There were 11,641 homes sold in the nine-county metropolitan area in May, according to recent data. In the five years—2015 to 2019—before the pandemic, May home sales averaged 12,058. Prior to May 2022, each month in 2022 had sales that were below the corresponding month in roaring 2021, but above the pre-pandemic norm.
Sales in the city remained well above the pre-pandemic average in May. There were 3,299 homes sold in Chicago in May, compared to the pre-pandemic five-year average of 2,364. But sales keep falling and will match the suburbs, and median prices have been flat 5 months in a row.
In many Chicago suburbs earlier this spring, the number of homes on the market hit an epochal low of less than enough inventory to supply a single month of sales. A healthy market has four to six months’ inventory.
What To Expect For Rest of 2022
We expect no major change in homes sales, which will remain low especially compared to last summer. For the next few months, there will be continued high prices with little selection available. No one knows when we will have a buyer’s market, but prices might fall off at end of summer. Combination of inflation and higher interest rates will slow demand, by end of the year the rate of appreciation will slow.
3 Things Killing The Chicagoland Home Market
- Inflation Rate– At record levels, this leaves the average buyer with less money to spend on housing each month.
- Interest rates– To slow inflation, the Feds cool the economy by raising it’s overnight lending rate. The mortgage interest rate is roughly equal to inflation rate plus normal interest rate. So if inflation is 9%, you would expect 30-year mortgage rate to be 12%. So we expect rates to continue to go up through the end of the year. Should this work, mortgage rates will flatten but in the meantime we will feel the pain of high mortgage rates plus a recession. Adjustable rates will start to look better, as first-timers try to keep their payment down using the lower rates of the initial teaser period used by these products.

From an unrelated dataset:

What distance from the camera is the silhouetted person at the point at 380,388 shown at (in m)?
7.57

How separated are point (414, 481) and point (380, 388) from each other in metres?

- Housing Supply– Homeowners are sitting on low interest rates, so they are staying put to avoid buying new home at much higher rate. Offsetting this a bit is the increase in new construction but these tend to be higher priced so it might not help first-time buyers who need resales of older, more affordable homes.
The net result? It will be difficult for first-timers to buy homes but prices will finally fall.